## INSTRUCTION 1
Answer these questions using the text about the Disney XD channel.
(a) In what month and year did the channel first launch?
(b) When did the channel rebrand itself to Jetix?
(c) What percentage stake in TCC did Fox try to acquire in 1996, and from which owners?
## INSTRUCTION 2
Extend the history of the Disney XD channel beyond its final sentence.

## SUPPLIED TEXT
Disney XD (formerly Fox Kids Network, Fox Kids and Jetix) was a British and Irish pay television channel. First launching in October 1996, it originated from the United States block of the same name, and was operated under a joint-venture between Fox Television Entertainment and Saban Entertainment before moving along to the Euronext-operating Fox Kids Europe, and then rebranding itself to Jetix in January 2005 after The Walt Disney Company's prior-purchase of Fox Family Worldwide in October 2001. and then reaching to its final name in August 2009 after Disney acquired Jetix Europe.

The British version of Fox Kids was the first European variant before being expanded to other European countries during the late 1990s.

History

Fox Kids

In November 1995, Fox Broadcasting Company announced a strategic partnership with Saban Entertainment to launch branded Fox Kids channels in all regions apart from North America. This followed up with an attempt by Fox to acquire a 49% stake in TCC from owners Flextech in 1996, which in turn would allow for extra programmes from Saban to be added, but this deal fell through in August, with Fox still planning to branch off and launch their own network.

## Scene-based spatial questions

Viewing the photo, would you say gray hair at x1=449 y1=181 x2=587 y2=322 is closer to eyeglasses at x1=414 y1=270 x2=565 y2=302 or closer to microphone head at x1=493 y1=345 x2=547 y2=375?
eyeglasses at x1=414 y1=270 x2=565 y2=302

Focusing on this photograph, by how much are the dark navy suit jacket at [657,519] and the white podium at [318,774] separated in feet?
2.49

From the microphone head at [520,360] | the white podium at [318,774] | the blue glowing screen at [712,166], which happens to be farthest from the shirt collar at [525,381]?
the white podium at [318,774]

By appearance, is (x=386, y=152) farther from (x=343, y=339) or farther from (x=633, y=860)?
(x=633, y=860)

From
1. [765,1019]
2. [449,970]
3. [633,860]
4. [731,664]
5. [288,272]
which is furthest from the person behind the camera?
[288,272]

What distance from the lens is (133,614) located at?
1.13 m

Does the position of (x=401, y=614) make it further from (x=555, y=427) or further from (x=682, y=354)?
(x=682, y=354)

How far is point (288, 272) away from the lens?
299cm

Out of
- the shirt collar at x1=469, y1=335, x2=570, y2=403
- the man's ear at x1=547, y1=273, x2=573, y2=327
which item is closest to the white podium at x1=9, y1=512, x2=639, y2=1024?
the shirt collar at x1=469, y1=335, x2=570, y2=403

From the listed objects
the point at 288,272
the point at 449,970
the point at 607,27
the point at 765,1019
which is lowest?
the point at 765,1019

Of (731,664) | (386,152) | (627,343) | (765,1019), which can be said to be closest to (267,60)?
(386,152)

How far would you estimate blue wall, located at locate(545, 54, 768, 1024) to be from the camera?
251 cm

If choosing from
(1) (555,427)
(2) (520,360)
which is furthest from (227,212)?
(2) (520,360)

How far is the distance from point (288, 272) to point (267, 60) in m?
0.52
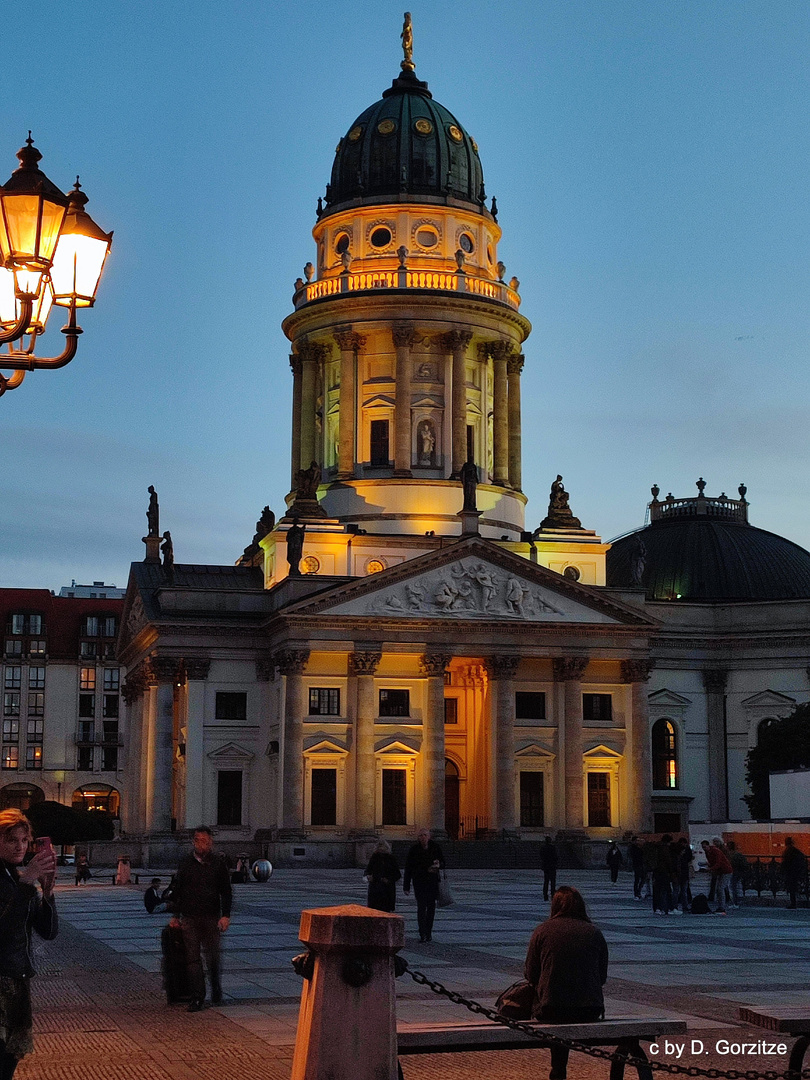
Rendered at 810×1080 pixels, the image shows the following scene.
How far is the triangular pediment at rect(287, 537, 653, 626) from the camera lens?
75.0 m

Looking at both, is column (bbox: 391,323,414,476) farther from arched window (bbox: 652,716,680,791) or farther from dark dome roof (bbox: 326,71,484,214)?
arched window (bbox: 652,716,680,791)

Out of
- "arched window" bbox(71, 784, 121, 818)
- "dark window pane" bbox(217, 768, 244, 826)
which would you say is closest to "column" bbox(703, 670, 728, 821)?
"dark window pane" bbox(217, 768, 244, 826)

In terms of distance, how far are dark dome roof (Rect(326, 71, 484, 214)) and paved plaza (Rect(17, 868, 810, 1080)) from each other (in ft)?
180

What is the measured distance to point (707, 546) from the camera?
95.6 meters

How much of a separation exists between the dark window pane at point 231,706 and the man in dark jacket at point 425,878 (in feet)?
154

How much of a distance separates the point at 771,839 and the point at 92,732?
82.3m

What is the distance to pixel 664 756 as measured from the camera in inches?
3369

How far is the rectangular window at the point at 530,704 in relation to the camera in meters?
78.6

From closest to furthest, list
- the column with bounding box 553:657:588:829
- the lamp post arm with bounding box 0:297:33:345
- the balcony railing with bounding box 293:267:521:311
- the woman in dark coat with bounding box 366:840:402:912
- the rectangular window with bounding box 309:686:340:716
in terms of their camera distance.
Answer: the lamp post arm with bounding box 0:297:33:345, the woman in dark coat with bounding box 366:840:402:912, the rectangular window with bounding box 309:686:340:716, the column with bounding box 553:657:588:829, the balcony railing with bounding box 293:267:521:311

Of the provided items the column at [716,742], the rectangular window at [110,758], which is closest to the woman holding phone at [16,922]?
the column at [716,742]

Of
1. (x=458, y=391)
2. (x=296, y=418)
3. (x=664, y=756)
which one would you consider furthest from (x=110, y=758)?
(x=664, y=756)

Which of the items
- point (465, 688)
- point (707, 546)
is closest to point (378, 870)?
point (465, 688)

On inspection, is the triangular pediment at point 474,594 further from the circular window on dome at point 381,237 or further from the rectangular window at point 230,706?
the circular window on dome at point 381,237

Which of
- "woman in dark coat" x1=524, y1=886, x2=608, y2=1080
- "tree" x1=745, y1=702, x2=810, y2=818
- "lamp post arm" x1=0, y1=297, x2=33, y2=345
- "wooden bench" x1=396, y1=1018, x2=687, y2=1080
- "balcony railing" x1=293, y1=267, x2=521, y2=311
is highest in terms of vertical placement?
"balcony railing" x1=293, y1=267, x2=521, y2=311
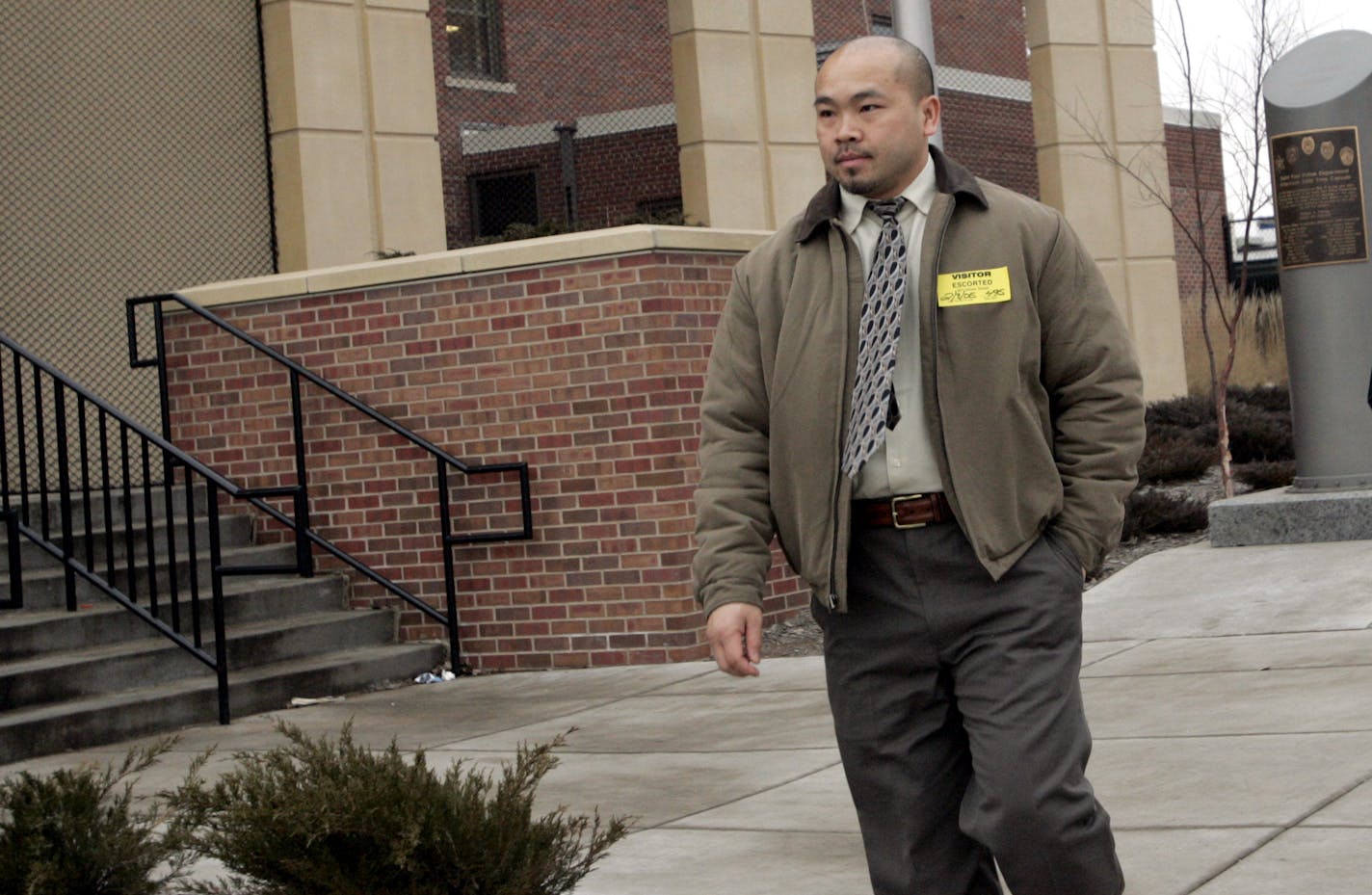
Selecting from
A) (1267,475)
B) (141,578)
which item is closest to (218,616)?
(141,578)

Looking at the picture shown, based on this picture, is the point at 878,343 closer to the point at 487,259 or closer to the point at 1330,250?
the point at 487,259

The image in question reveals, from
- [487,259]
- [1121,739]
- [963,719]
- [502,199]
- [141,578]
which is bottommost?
[1121,739]

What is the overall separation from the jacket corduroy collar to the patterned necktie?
9 cm

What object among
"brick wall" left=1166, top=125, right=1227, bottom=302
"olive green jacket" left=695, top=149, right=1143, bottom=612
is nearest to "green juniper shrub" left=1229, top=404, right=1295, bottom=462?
"olive green jacket" left=695, top=149, right=1143, bottom=612

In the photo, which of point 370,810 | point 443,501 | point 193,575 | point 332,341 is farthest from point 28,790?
point 332,341

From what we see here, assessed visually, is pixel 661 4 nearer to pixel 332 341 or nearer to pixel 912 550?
pixel 332 341

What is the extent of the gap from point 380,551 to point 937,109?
23.0 feet

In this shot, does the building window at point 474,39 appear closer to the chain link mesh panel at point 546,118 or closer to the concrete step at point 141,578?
the chain link mesh panel at point 546,118

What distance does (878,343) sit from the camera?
11.4 feet

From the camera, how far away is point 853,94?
3471mm

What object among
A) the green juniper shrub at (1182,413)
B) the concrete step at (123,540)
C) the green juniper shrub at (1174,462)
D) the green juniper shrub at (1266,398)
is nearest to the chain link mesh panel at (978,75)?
the green juniper shrub at (1266,398)

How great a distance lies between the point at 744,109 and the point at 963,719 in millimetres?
11026

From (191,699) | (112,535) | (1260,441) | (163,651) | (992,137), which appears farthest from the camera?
(992,137)

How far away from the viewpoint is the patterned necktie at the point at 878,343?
11.2 ft
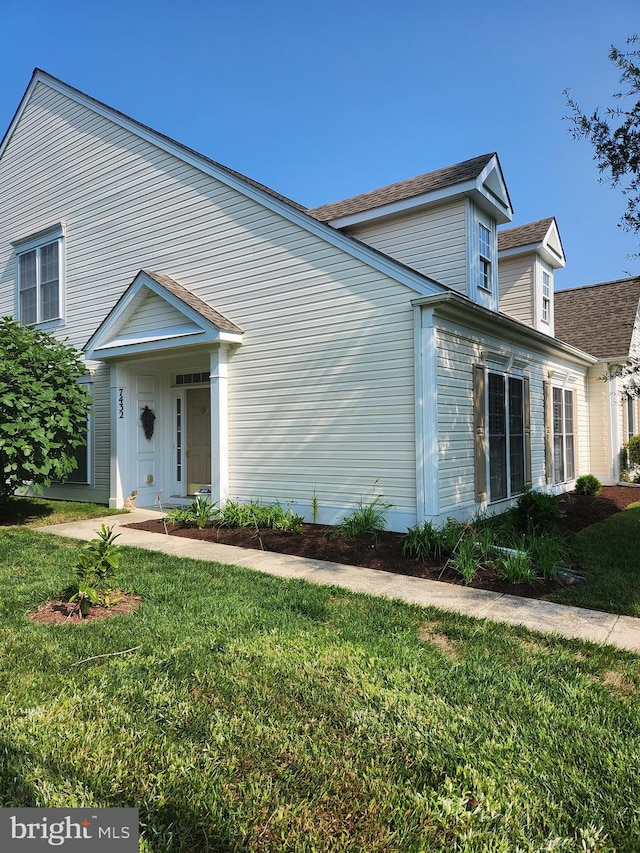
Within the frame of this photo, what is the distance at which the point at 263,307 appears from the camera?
915 centimetres

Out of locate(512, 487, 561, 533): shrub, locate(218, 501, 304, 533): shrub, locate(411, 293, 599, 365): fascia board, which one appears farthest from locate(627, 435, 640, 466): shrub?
locate(218, 501, 304, 533): shrub

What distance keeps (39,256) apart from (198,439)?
683cm

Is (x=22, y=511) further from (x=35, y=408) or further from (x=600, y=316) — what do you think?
(x=600, y=316)

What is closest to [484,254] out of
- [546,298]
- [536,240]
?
[536,240]

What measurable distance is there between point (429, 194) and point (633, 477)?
10.8m

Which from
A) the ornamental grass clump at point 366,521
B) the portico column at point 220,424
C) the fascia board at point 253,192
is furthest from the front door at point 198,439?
the ornamental grass clump at point 366,521

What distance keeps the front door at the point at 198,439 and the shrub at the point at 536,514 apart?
6.09 meters

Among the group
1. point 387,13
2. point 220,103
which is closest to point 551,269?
point 387,13

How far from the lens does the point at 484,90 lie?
A: 9.04m

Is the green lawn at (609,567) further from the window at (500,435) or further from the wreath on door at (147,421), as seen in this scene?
the wreath on door at (147,421)

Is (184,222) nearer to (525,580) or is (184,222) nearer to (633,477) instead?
(525,580)

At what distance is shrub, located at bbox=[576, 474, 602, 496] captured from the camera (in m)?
13.2

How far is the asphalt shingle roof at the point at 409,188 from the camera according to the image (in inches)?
380

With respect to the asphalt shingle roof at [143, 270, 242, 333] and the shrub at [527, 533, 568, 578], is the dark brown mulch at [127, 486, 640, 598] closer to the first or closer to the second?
the shrub at [527, 533, 568, 578]
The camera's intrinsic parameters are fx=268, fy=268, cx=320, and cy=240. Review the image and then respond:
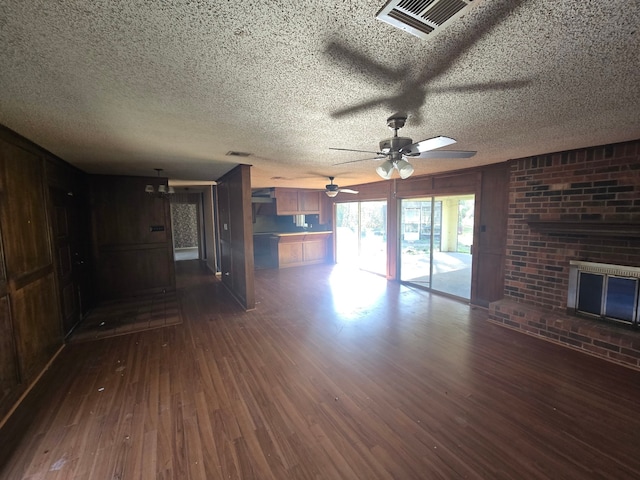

## RESULT 1
(a) October 1996
(b) January 2005
(c) A 49% stake, from Flextech

## RESULT 2
On September 27, 1996, it was announced that the British version of the Fox Kids Network would launch on October 19. This announcement was made a week after Fox announced to spin-off the US Fox Kids Network block into a joint-venture with Saban, known as Fox Kids Worldwide. On September 30, Viacom announced they may file a lawsuit against BSkyB, citifying that the launch of Fox Kids Network would breech their existing contract to operate Nickelodeon UK which prevented Sky from operating any rival children's networks to Nickelodeon. The reason being was that Sky was at the time, 40% owned by News Corporation.

However, the Fox Kids Worldwide formation with Saban prevented this, and the channel launched as planned on October 19, 1996. Broadcasting between the hours of 6am to 7pm, it was the first Fox Kids channel to launch in Europe and the second channel to launch under the name overall after the Australian version feed. Fox Kids time-shared originally with Sky 2 and later National Geographic Channel, before extending its hours to 10pm. Fox Kids consisted of live-action and animated comedy, drama, and action-adventure programmers for children of all ages, Fox Kids also programmed up to seven hours of advertisement-free educational series each week.

On October 5, 1998, Fox Kids was added to Cable & Wireless, replacing TCC Nordic.

In early 2001, Fox Kids claimed one million children watched the channel every week. Fox Kids also restructured its operations into two divisions, content and commercial. In June 2001, Fox Kids UK debuted their very first in-house production - Living with Lionel.

Disney Acquisition
On July 23, 2001, The Walt Disney Company announced to acquire Fox Family Worldwide from News Corporation and Saban Entertainment, which gave Disney 76% ownership of Fox Kids Europe which in turn included the British operations. The deal was closed in October 2001. Beforehand, Disney announced they would rebrand Fox Kids Europe, and in turn Fox Kids UK as a Disney-branded network, but this eventually was scrapped.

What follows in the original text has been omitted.